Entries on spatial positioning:

+===+

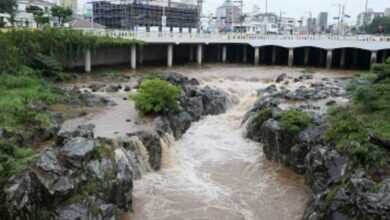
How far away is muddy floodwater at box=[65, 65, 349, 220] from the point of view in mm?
15711

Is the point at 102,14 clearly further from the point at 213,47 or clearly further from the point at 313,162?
the point at 313,162

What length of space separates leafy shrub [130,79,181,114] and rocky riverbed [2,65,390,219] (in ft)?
2.09

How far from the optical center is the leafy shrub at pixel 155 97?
23469mm

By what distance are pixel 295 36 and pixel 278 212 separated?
3977 centimetres

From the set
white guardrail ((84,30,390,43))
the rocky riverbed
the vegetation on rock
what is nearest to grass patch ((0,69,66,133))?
the rocky riverbed

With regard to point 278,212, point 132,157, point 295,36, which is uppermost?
point 295,36

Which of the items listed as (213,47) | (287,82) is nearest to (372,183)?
(287,82)

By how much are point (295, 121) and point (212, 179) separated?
210 inches

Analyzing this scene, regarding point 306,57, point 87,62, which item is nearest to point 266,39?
point 306,57

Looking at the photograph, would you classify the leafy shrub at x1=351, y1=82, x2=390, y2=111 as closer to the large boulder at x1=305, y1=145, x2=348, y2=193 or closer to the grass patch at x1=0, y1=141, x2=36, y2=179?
the large boulder at x1=305, y1=145, x2=348, y2=193

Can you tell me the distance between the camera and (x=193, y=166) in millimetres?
20188

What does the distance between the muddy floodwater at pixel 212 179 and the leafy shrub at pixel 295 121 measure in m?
2.06

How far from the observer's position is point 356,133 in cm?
1686

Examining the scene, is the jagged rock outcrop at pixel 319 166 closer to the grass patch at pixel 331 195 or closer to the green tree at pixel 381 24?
the grass patch at pixel 331 195
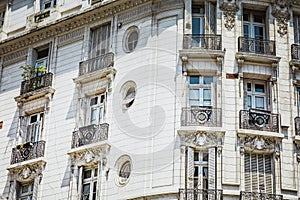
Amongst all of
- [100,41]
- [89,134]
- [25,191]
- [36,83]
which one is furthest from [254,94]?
Result: [25,191]

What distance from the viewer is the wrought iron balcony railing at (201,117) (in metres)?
24.7

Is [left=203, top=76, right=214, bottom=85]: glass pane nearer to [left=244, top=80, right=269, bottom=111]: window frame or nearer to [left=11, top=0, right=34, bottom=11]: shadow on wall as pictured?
[left=244, top=80, right=269, bottom=111]: window frame

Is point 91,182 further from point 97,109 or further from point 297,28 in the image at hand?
point 297,28

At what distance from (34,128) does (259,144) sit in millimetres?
9545

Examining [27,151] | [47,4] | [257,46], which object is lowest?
[27,151]

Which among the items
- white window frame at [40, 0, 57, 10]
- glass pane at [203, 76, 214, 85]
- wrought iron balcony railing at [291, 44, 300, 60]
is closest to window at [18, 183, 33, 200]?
white window frame at [40, 0, 57, 10]

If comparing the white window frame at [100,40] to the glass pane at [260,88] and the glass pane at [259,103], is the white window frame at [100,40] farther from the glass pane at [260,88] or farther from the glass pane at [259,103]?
the glass pane at [259,103]

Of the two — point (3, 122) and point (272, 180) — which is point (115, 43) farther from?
point (272, 180)

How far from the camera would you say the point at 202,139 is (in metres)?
24.5

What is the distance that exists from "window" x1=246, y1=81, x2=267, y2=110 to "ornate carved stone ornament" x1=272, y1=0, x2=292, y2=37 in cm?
216

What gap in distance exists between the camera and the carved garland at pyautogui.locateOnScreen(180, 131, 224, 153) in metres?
24.4

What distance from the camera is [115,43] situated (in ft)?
91.1

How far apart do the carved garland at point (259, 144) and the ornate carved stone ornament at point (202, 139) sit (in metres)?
0.82

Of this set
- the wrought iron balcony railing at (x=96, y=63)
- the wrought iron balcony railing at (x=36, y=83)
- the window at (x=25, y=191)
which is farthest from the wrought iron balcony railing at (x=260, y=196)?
the wrought iron balcony railing at (x=36, y=83)
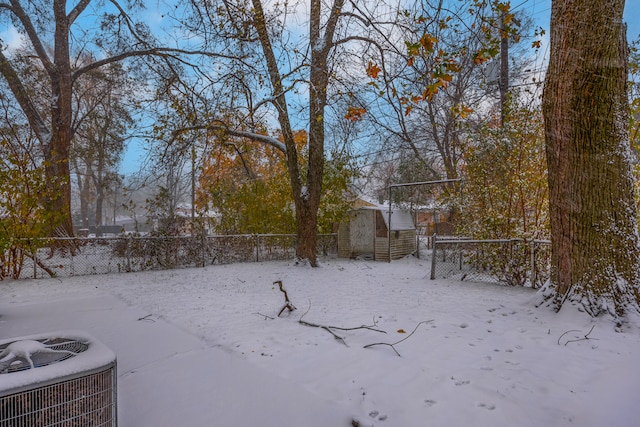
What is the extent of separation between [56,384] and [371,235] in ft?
38.3

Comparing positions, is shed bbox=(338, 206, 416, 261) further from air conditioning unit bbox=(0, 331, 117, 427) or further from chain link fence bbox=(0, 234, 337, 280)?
air conditioning unit bbox=(0, 331, 117, 427)

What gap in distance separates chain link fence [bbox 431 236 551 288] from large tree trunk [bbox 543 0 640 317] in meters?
2.06

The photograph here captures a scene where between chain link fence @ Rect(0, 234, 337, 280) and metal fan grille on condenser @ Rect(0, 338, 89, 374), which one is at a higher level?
metal fan grille on condenser @ Rect(0, 338, 89, 374)

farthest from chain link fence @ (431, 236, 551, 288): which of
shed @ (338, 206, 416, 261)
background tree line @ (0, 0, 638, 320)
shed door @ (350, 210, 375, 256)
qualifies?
shed door @ (350, 210, 375, 256)

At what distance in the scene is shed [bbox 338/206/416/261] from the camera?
12630mm

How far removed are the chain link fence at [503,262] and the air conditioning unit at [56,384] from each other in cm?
635

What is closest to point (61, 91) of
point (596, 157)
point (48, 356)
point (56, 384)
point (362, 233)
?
point (362, 233)

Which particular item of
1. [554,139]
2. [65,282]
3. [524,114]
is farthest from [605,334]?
[65,282]

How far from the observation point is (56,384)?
5.05 feet

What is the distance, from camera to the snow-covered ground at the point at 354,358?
2.27 meters

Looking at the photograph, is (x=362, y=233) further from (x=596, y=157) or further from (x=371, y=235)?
(x=596, y=157)

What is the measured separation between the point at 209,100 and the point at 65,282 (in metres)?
4.80

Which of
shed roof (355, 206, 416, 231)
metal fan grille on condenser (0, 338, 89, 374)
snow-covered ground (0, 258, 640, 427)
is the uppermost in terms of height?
shed roof (355, 206, 416, 231)

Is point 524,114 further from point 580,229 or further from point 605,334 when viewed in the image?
point 605,334
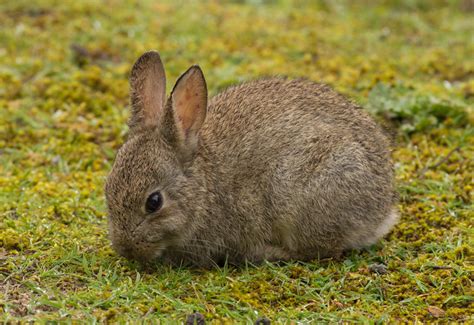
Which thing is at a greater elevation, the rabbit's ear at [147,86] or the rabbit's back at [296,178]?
the rabbit's ear at [147,86]

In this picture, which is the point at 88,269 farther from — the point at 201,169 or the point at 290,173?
the point at 290,173

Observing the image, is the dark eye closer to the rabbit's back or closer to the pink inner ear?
the rabbit's back

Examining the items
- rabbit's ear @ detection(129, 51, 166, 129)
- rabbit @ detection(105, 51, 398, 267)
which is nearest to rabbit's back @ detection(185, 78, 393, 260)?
rabbit @ detection(105, 51, 398, 267)

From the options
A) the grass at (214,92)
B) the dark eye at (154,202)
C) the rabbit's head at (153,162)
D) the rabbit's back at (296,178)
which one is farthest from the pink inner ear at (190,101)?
the grass at (214,92)

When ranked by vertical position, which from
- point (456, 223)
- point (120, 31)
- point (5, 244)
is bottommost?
point (456, 223)

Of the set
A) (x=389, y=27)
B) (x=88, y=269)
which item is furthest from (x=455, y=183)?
(x=389, y=27)

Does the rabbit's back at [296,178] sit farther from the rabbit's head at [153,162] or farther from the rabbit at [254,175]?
the rabbit's head at [153,162]

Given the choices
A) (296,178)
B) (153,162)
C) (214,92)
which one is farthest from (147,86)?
(214,92)
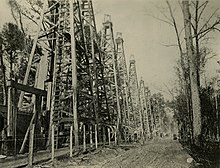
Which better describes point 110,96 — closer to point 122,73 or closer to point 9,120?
point 122,73

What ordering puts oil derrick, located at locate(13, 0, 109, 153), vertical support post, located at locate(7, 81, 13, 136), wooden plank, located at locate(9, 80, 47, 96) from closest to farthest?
vertical support post, located at locate(7, 81, 13, 136) < wooden plank, located at locate(9, 80, 47, 96) < oil derrick, located at locate(13, 0, 109, 153)

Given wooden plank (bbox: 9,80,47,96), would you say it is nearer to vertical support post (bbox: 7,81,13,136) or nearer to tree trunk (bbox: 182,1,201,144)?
vertical support post (bbox: 7,81,13,136)

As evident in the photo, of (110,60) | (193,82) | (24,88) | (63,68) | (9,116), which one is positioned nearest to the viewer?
(9,116)

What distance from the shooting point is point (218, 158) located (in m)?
5.10

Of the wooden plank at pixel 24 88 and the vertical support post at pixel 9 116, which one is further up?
the wooden plank at pixel 24 88

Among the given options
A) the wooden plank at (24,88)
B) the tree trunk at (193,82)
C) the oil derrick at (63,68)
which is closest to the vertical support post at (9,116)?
the wooden plank at (24,88)

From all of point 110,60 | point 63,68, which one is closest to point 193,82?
point 63,68

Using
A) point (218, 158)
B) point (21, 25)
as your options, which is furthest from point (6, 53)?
point (218, 158)

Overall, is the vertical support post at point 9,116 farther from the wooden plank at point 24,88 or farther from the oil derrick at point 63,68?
the oil derrick at point 63,68

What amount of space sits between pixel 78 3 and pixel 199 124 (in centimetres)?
576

+===+

#### [AIM OF THE EXERCISE]
Please output exactly the lines from the line containing "When ranked by vertical position, which from" through the last line of the records above, both included, and leave out any pictures.

#### [OUTPUT OF THE TASK]
When ranked by vertical position, which from
- point (456, 223)
- point (120, 31)
- point (5, 244)
is bottommost?
point (456, 223)

Of the set
A) (x=389, y=27)
B) (x=88, y=269)
which item is furthest from (x=455, y=183)?
(x=389, y=27)

Does the rabbit's back at [296,178] sit farther from the rabbit's head at [153,162] or farther from the rabbit at [254,175]?
the rabbit's head at [153,162]

Given the choices
A) (296,178)
B) (153,162)
C) (214,92)
which one is farthest from (147,86)?
(214,92)
Which better describes point 110,96 — closer to point 122,73 or closer to point 9,120?
point 122,73

What ordering puts oil derrick, located at locate(13, 0, 109, 153), vertical support post, located at locate(7, 81, 13, 136), wooden plank, located at locate(9, 80, 47, 96) from closest to farthest?
vertical support post, located at locate(7, 81, 13, 136) < wooden plank, located at locate(9, 80, 47, 96) < oil derrick, located at locate(13, 0, 109, 153)

Given wooden plank (bbox: 9,80,47,96), would you say it is nearer to vertical support post (bbox: 7,81,13,136) or nearer to tree trunk (bbox: 182,1,201,144)?
vertical support post (bbox: 7,81,13,136)

As evident in the photo, of (110,60) | (193,82) | (24,88) | (63,68) | (9,116), which one is positioned nearest to the viewer?
(9,116)

What distance from the shooting point is point (218, 158) located (in m)?
5.10

Of the wooden plank at pixel 24 88 and the vertical support post at pixel 9 116, which one is further up?
the wooden plank at pixel 24 88

Among the given options
A) the wooden plank at (24,88)
B) the tree trunk at (193,82)
C) the oil derrick at (63,68)
which is closest to the vertical support post at (9,116)?
the wooden plank at (24,88)

From all of point 110,60 | point 63,68, which one is closest to point 193,82?
point 63,68

Using
A) point (218, 158)
B) point (21, 25)
as your options, which is furthest from point (6, 53)?
point (218, 158)

Overall, is the vertical support post at point 9,116 farther from the wooden plank at point 24,88 or farther from the oil derrick at point 63,68?
the oil derrick at point 63,68

What amount of space sits between pixel 78 3 and pixel 199 124 (in centimetres)?
576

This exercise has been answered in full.